Patrizia Rossetti e Maria Teresa Ruta, sono state vere e proprie regine dei programmi di intrattenimento, giovani e bellissime, hanno cavalcato, tra gli anni '80 e '90, l'onda del successo per poi scomparire quasi completamente dal piccolo schermo. Da presentatrici affermate a comparse sempre meno presenti, relegate a semplici televendite, oggi, insieme, sembrano godersi una rivincita lavorativa a Pechino Express.

Le due concorrenti, entrambe quasi 60enni, stanno dando filo da torcere agli altri partecipanti dell'adventure game di Raidue condotto da Costantino della Gherardesca. Proprio ieri la coppia delle signore della tv, ha vinto il duello con i Mattutini, proseguendo il viaggio per l'agognata Tanzania. Una sfida difficile che sta permettendo loro di farsi (ri)conoscere dal grande pubblico, mettendo in discussione vecchi clichè e pregiudizi che ruotano attorno all'immagine di donna non più giovanissima, impegnata nel mondo dello spettacolo. Un espediente che si ripete, messo in campo dagli autori già nella scorsa edizione del programma, con le "cougar" Eva Grimaldi e Roberta Garzia.
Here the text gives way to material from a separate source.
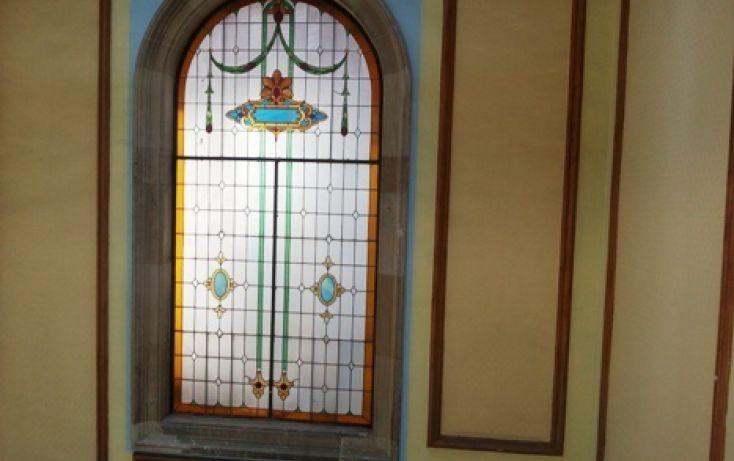 Foto de edificio en renta en, cuauhtémoc, la magdalena contreras, df, 1955721 no 08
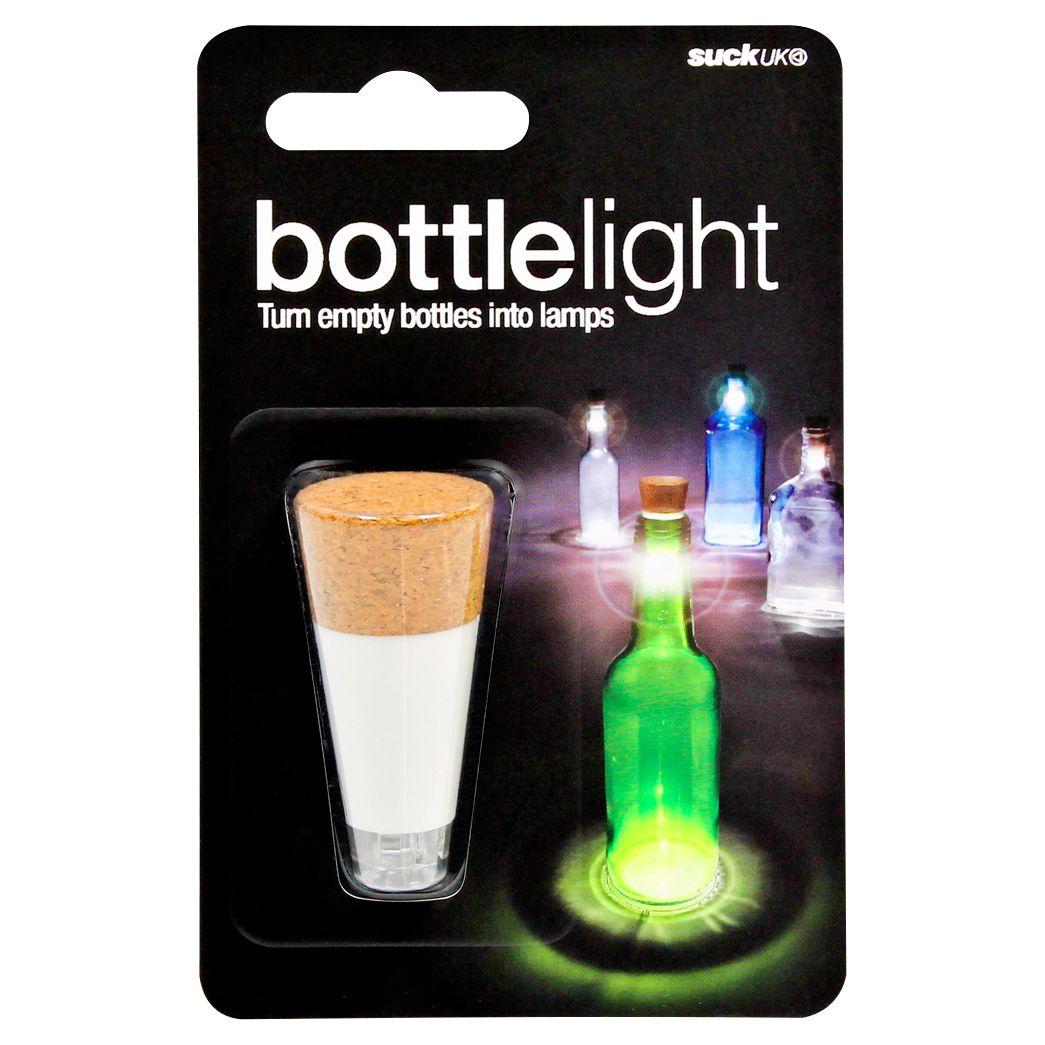 Suck UK Suck UK Cork Bottle Light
Maria Teresa Ruta racconta gli anni lontani dalla tv

L'accoppiata Rossetti-Ruta che dà spettacolo a suon di litigate, è la vera rivelazione del programma. Amate e seguite sui social, rappresentano l'anima di questa edizione, grazie anche alla loro disarmante spontaneità. Intanto, l'ex moglie del giornalista Amedeo Golia, si confessa in una lunga intervista a Spy, parlando del suo ritorno in tv e svelando i motivi che l'hanno portata ad allontanarsi dal mondo dello showbiz. Un arrivederci sofferto anche se non obbligato.
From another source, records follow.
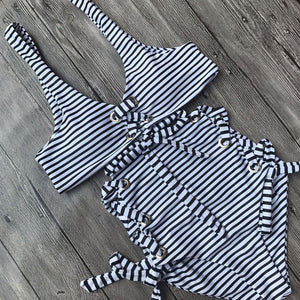 Sexy White Striped High Waist Two Piece Swimsuit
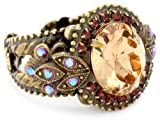Sorrelli-Tapestry-Crystal-Vintage-Inspired-Adjustable-Gold-Tone-Ring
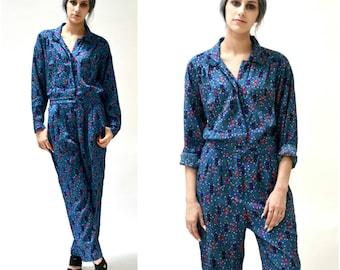 Vintage Diane Von Furstenberg Jumpsuit Size Medium Large Abstract Print// Blue Printed Jumpsuit Medium Large By DVF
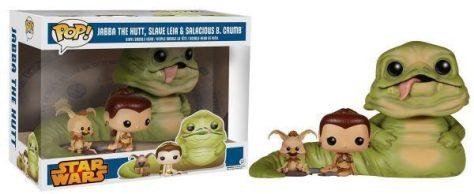 Pop-Jabba-Leia-Set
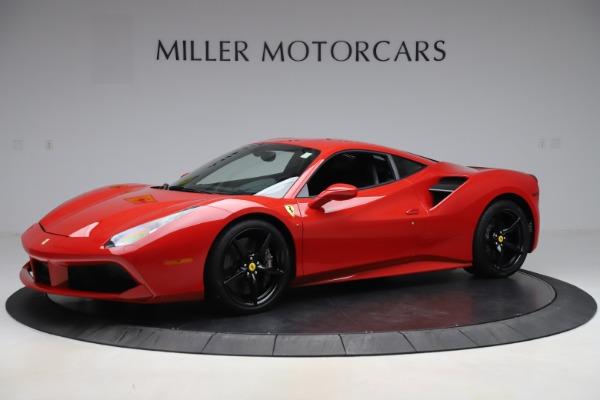 Used 2018 Ferrari 488 GTB for sale $245,900 at Alfa Romeo of Greenwich in Greenwich CT 06830 2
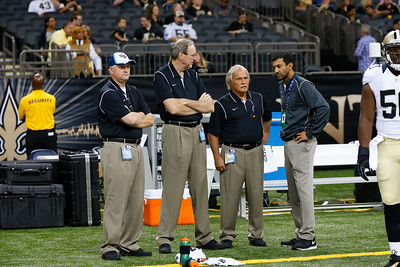 Tennessee Titans vs. New Orleans Saints on Aug. 15, 2014 in New Orleans, Louisianna. Photos by Donn Jones Photography.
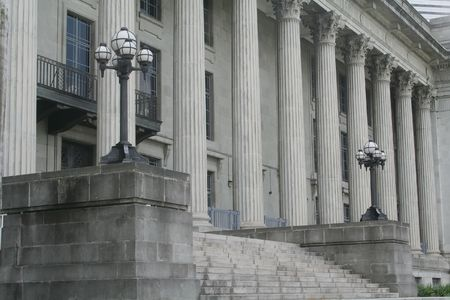 Law and Order Building with Stone Columns photo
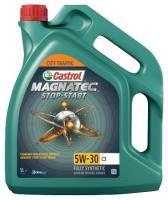 CASTROL Magnatec C3 5W-30 5л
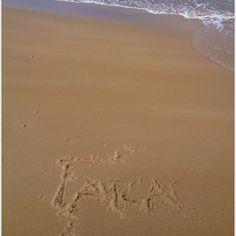 Tara #jenaaminhetzand #yournameinthesand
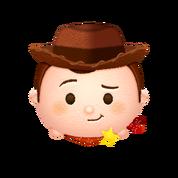 ウッディ保安官
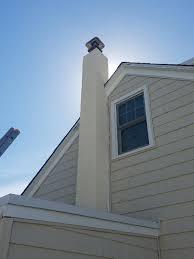 chimney restorations pointing repair u0026 cleaning in atlantic
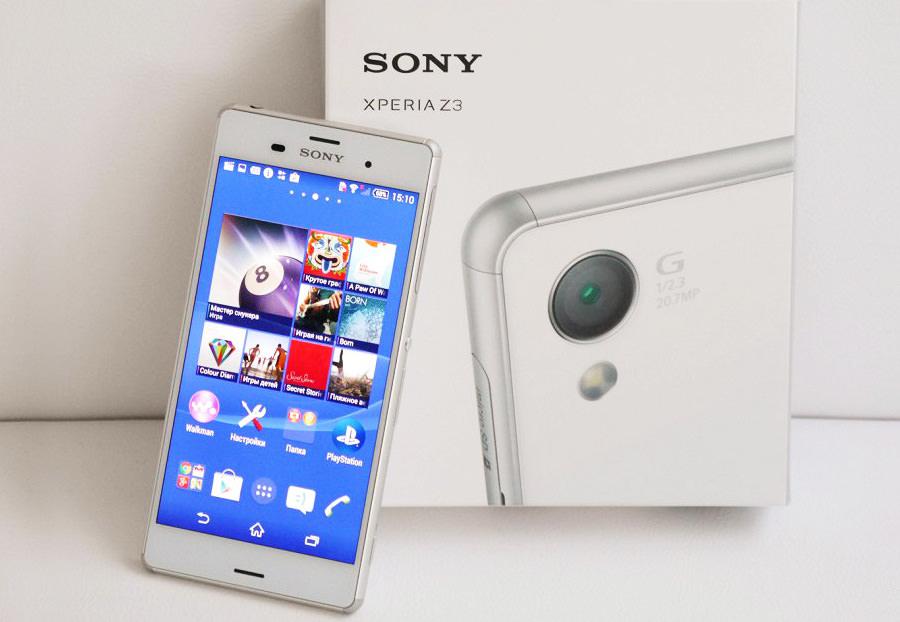 Новый Sony Xperia Z4 2015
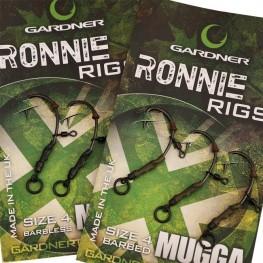 Gardner Ronnie Rigs nr.4, -baitshop
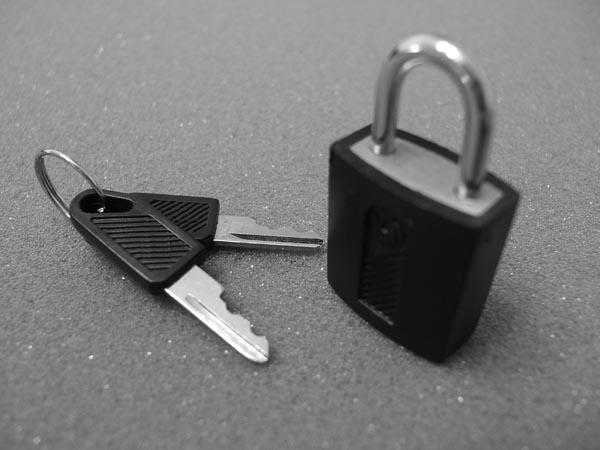 Microsott, actualización de seguridad récord con 49 vulnerabilidades solucionadas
Pechino Express mi ha fatto ritrovare il mio pubblico e mi ha fatto scoprire alle nuove generazioni. Il mio pubblico è quello che va al mercato, che fa alla spesa, o al massimo che frequenta gli stadi. E poi sono persone avanti con l’età, perché io ho fatto compagnia ai telespettatori dagli Anni 80 al Duemila. Ora, con grandissima sorpresa, le persone più giovani mi hanno scoperta, mentre coloro che mi conoscevano già hanno ritirato fuori dal cassetto l’idea che avevano di Maria Teresa Ruta. Perché in tutti questi anni il mio nome è sempre rimasto impresso nella mente delle persone, ma magari i ricordi erano sfocati, non avendomi quasi più vista. Grazie a questa avventura, dove c’è meno Ruta e più Maria Teresa, forse la gente mi ha conosciuta come mai prima. In questi anni ho preferito dedicarmi a me stessa e lasciare spazio alle nuove leve. L’ho fatto incosciamente, perché soffrivo quando vedevo giovani meritevoli e capaci, come mia figlia Guenda, che non riuscivano a trovare il loro spazio. Allora, siccome non potevo chiedere ai miei colleghi di fare lo stesso, ho deciso di dare io il buon esempio e farmi da parte.

La rivincita delle over in tv

Sembra, dunque, essere questo il periodo della riscossa delle "anta" in tv. Personaggi amatissimi dal grande pubblico hanno ritrovato, dopo tempi lunghi di buio, una meritata collocazione. È questo il caso di Mara Venier, scaricata dalla Rai e ingaggiata dopo anni nel programma come giudice a "Tu si que vales", e di Simona Ventura, reduce dal successo di ascolti di Temptation Island. L'ultima puntata del docu-reality di Canale 5 ha infatti ottenuto 4.034.000 telespettatori con il 22,4% di share. Una vittoria che segna definitivamente il riscatto professionale e personale della 53enne.